*** Begin section ***
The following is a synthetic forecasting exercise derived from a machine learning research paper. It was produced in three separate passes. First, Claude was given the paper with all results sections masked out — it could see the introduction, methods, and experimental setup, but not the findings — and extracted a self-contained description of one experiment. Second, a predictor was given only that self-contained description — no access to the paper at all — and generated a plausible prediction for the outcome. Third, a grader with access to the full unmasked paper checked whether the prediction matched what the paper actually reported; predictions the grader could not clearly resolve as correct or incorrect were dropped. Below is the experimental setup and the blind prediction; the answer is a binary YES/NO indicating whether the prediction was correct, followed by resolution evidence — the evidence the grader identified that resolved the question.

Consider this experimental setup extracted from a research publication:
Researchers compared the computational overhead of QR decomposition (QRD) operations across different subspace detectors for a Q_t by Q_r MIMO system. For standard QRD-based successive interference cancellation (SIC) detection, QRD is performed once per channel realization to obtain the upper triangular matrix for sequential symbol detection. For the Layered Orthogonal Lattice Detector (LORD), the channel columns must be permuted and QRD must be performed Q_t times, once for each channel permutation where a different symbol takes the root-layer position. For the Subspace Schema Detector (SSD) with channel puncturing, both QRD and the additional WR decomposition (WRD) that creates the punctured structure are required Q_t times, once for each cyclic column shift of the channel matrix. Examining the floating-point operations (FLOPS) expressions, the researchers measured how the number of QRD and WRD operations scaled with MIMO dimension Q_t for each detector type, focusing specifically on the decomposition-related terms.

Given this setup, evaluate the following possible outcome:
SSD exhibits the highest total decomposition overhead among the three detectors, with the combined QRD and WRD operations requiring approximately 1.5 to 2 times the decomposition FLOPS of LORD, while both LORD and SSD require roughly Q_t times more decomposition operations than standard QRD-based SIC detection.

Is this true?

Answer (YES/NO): NO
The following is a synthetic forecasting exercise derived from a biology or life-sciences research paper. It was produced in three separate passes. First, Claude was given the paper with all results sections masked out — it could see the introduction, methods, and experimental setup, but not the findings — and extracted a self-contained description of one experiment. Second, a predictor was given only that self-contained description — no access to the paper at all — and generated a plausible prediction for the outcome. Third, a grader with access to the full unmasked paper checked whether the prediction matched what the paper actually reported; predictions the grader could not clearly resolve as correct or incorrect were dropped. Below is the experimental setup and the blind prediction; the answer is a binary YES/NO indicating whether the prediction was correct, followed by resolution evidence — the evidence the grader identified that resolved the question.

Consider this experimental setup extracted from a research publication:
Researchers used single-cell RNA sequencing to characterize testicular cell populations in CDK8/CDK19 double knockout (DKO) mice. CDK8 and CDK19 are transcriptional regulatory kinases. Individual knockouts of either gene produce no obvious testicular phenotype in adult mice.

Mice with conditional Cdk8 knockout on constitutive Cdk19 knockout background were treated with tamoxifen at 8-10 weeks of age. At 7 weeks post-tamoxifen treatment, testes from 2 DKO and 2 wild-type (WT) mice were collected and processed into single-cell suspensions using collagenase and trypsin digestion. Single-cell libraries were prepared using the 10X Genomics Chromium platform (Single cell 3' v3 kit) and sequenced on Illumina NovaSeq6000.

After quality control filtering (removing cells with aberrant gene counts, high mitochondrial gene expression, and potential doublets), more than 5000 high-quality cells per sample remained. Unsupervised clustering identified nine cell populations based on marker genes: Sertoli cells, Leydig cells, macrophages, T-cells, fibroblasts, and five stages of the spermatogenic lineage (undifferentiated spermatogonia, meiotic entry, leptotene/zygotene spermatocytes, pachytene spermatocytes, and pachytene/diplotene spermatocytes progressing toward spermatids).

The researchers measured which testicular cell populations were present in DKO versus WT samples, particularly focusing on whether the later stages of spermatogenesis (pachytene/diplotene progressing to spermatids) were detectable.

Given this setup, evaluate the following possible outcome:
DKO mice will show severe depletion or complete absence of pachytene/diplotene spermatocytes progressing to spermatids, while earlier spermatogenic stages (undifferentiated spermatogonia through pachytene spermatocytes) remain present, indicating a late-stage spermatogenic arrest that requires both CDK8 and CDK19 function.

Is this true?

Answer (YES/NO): YES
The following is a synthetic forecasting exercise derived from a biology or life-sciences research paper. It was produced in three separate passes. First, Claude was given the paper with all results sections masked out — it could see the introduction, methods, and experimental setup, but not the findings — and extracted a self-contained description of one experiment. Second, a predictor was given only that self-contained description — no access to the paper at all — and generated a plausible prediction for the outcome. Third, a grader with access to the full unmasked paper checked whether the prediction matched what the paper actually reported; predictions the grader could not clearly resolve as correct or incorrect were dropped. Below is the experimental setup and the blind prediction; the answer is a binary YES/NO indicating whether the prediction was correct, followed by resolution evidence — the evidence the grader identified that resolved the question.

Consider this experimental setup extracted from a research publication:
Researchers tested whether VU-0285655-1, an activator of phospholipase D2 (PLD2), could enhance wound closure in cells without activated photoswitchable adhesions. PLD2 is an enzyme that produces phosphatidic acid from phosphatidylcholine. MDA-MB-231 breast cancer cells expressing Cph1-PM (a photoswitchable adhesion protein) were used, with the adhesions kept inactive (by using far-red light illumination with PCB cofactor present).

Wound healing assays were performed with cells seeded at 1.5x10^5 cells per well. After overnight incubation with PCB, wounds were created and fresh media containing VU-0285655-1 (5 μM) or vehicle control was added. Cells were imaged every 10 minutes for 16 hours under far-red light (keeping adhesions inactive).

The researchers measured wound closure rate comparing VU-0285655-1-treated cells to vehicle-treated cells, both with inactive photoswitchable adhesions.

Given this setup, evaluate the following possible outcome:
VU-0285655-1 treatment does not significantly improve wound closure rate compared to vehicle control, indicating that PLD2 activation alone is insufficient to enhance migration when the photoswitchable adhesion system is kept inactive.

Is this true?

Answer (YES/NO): YES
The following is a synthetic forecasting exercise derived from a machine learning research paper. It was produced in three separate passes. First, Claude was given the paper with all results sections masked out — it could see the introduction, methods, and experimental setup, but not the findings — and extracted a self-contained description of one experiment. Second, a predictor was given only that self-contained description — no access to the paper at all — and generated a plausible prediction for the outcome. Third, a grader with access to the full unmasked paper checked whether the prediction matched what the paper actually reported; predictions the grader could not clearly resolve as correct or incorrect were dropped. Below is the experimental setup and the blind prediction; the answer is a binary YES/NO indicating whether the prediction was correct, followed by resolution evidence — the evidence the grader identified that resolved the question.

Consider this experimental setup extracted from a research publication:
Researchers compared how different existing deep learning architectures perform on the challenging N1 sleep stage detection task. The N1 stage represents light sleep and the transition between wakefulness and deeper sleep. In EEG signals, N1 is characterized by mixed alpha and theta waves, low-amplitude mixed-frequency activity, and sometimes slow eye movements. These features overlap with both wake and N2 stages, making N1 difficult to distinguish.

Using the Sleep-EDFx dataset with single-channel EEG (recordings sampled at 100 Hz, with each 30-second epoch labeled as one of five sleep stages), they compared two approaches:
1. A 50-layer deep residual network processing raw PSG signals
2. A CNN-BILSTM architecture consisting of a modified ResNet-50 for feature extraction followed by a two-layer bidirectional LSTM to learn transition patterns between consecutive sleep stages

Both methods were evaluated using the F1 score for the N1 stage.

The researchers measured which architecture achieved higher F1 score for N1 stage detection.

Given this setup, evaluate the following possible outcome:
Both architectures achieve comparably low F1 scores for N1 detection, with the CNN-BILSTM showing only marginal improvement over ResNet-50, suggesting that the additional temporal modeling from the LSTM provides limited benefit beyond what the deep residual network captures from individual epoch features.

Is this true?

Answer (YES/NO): NO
*** End section ***
Repeat all of the records exactly.

The following is a synthetic forecasting exercise derived from a machine learning research paper. It was produced in three separate passes. First, Claude was given the paper with all results sections masked out — it could see the introduction, methods, and experimental setup, but not the findings — and extracted a self-contained description of one experiment. Second, a predictor was given only that self-contained description — no access to the paper at all — and generated a plausible prediction for the outcome. Third, a grader with access to the full unmasked paper checked whether the prediction matched what the paper actually reported; predictions the grader could not clearly resolve as correct or incorrect were dropped. Below is the experimental setup and the blind prediction; the answer is a binary YES/NO indicating whether the prediction was correct, followed by resolution evidence — the evidence the grader identified that resolved the question.

Consider this experimental setup extracted from a research publication:
Researchers compared the computational overhead of QR decomposition (QRD) operations across different subspace detectors for a Q_t by Q_r MIMO system. For standard QRD-based successive interference cancellation (SIC) detection, QRD is performed once per channel realization to obtain the upper triangular matrix for sequential symbol detection. For the Layered Orthogonal Lattice Detector (LORD), the channel columns must be permuted and QRD must be performed Q_t times, once for each channel permutation where a different symbol takes the root-layer position. For the Subspace Schema Detector (SSD) with channel puncturing, both QRD and the additional WR decomposition (WRD) that creates the punctured structure are required Q_t times, once for each cyclic column shift of the channel matrix. Examining the floating-point operations (FLOPS) expressions, the researchers measured how the number of QRD and WRD operations scaled with MIMO dimension Q_t for each detector type, focusing specifically on the decomposition-related terms.

Given this setup, evaluate the following possible outcome:
SSD exhibits the highest total decomposition overhead among the three detectors, with the combined QRD and WRD operations requiring approximately 1.5 to 2 times the decomposition FLOPS of LORD, while both LORD and SSD require roughly Q_t times more decomposition operations than standard QRD-based SIC detection.

Is this true?

Answer (YES/NO): NO
The following is a synthetic forecasting exercise derived from a biology or life-sciences research paper. It was produced in three separate passes. First, Claude was given the paper with all results sections masked out — it could see the introduction, methods, and experimental setup, but not the findings — and extracted a self-contained description of one experiment. Second, a predictor was given only that self-contained description — no access to the paper at all — and generated a plausible prediction for the outcome. Third, a grader with access to the full unmasked paper checked whether the prediction matched what the paper actually reported; predictions the grader could not clearly resolve as correct or incorrect were dropped. Below is the experimental setup and the blind prediction; the answer is a binary YES/NO indicating whether the prediction was correct, followed by resolution evidence — the evidence the grader identified that resolved the question.

Consider this experimental setup extracted from a research publication:
Researchers used single-cell RNA sequencing to characterize testicular cell populations in CDK8/CDK19 double knockout (DKO) mice. CDK8 and CDK19 are transcriptional regulatory kinases. Individual knockouts of either gene produce no obvious testicular phenotype in adult mice.

Mice with conditional Cdk8 knockout on constitutive Cdk19 knockout background were treated with tamoxifen at 8-10 weeks of age. At 7 weeks post-tamoxifen treatment, testes from 2 DKO and 2 wild-type (WT) mice were collected and processed into single-cell suspensions using collagenase and trypsin digestion. Single-cell libraries were prepared using the 10X Genomics Chromium platform (Single cell 3' v3 kit) and sequenced on Illumina NovaSeq6000.

After quality control filtering (removing cells with aberrant gene counts, high mitochondrial gene expression, and potential doublets), more than 5000 high-quality cells per sample remained. Unsupervised clustering identified nine cell populations based on marker genes: Sertoli cells, Leydig cells, macrophages, T-cells, fibroblasts, and five stages of the spermatogenic lineage (undifferentiated spermatogonia, meiotic entry, leptotene/zygotene spermatocytes, pachytene spermatocytes, and pachytene/diplotene spermatocytes progressing toward spermatids).

The researchers measured which testicular cell populations were present in DKO versus WT samples, particularly focusing on whether the later stages of spermatogenesis (pachytene/diplotene progressing to spermatids) were detectable.

Given this setup, evaluate the following possible outcome:
DKO mice will show severe depletion or complete absence of pachytene/diplotene spermatocytes progressing to spermatids, while earlier spermatogenic stages (undifferentiated spermatogonia through pachytene spermatocytes) remain present, indicating a late-stage spermatogenic arrest that requires both CDK8 and CDK19 function.

Is this true?

Answer (YES/NO): YES
The following is a synthetic forecasting exercise derived from a biology or life-sciences research paper. It was produced in three separate passes. First, Claude was given the paper with all results sections masked out — it could see the introduction, methods, and experimental setup, but not the findings — and extracted a self-contained description of one experiment. Second, a predictor was given only that self-contained description — no access to the paper at all — and generated a plausible prediction for the outcome. Third, a grader with access to the full unmasked paper checked whether the prediction matched what the paper actually reported; predictions the grader could not clearly resolve as correct or incorrect were dropped. Below is the experimental setup and the blind prediction; the answer is a binary YES/NO indicating whether the prediction was correct, followed by resolution evidence — the evidence the grader identified that resolved the question.

Consider this experimental setup extracted from a research publication:
Researchers tested whether VU-0285655-1, an activator of phospholipase D2 (PLD2), could enhance wound closure in cells without activated photoswitchable adhesions. PLD2 is an enzyme that produces phosphatidic acid from phosphatidylcholine. MDA-MB-231 breast cancer cells expressing Cph1-PM (a photoswitchable adhesion protein) were used, with the adhesions kept inactive (by using far-red light illumination with PCB cofactor present).

Wound healing assays were performed with cells seeded at 1.5x10^5 cells per well. After overnight incubation with PCB, wounds were created and fresh media containing VU-0285655-1 (5 μM) or vehicle control was added. Cells were imaged every 10 minutes for 16 hours under far-red light (keeping adhesions inactive).

The researchers measured wound closure rate comparing VU-0285655-1-treated cells to vehicle-treated cells, both with inactive photoswitchable adhesions.

Given this setup, evaluate the following possible outcome:
VU-0285655-1 treatment does not significantly improve wound closure rate compared to vehicle control, indicating that PLD2 activation alone is insufficient to enhance migration when the photoswitchable adhesion system is kept inactive.

Is this true?

Answer (YES/NO): YES
The following is a synthetic forecasting exercise derived from a machine learning research paper. It was produced in three separate passes. First, Claude was given the paper with all results sections masked out — it could see the introduction, methods, and experimental setup, but not the findings — and extracted a self-contained description of one experiment. Second, a predictor was given only that self-contained description — no access to the paper at all — and generated a plausible prediction for the outcome. Third, a grader with access to the full unmasked paper checked whether the prediction matched what the paper actually reported; predictions the grader could not clearly resolve as correct or incorrect were dropped. Below is the experimental setup and the blind prediction; the answer is a binary YES/NO indicating whether the prediction was correct, followed by resolution evidence — the evidence the grader identified that resolved the question.

Consider this experimental setup extracted from a research publication:
Researchers compared how different existing deep learning architectures perform on the challenging N1 sleep stage detection task. The N1 stage represents light sleep and the transition between wakefulness and deeper sleep. In EEG signals, N1 is characterized by mixed alpha and theta waves, low-amplitude mixed-frequency activity, and sometimes slow eye movements. These features overlap with both wake and N2 stages, making N1 difficult to distinguish.

Using the Sleep-EDFx dataset with single-channel EEG (recordings sampled at 100 Hz, with each 30-second epoch labeled as one of five sleep stages), they compared two approaches:
1. A 50-layer deep residual network processing raw PSG signals
2. A CNN-BILSTM architecture consisting of a modified ResNet-50 for feature extraction followed by a two-layer bidirectional LSTM to learn transition patterns between consecutive sleep stages

Both methods were evaluated using the F1 score for the N1 stage.

The researchers measured which architecture achieved higher F1 score for N1 stage detection.

Given this setup, evaluate the following possible outcome:
Both architectures achieve comparably low F1 scores for N1 detection, with the CNN-BILSTM showing only marginal improvement over ResNet-50, suggesting that the additional temporal modeling from the LSTM provides limited benefit beyond what the deep residual network captures from individual epoch features.

Is this true?

Answer (YES/NO): NO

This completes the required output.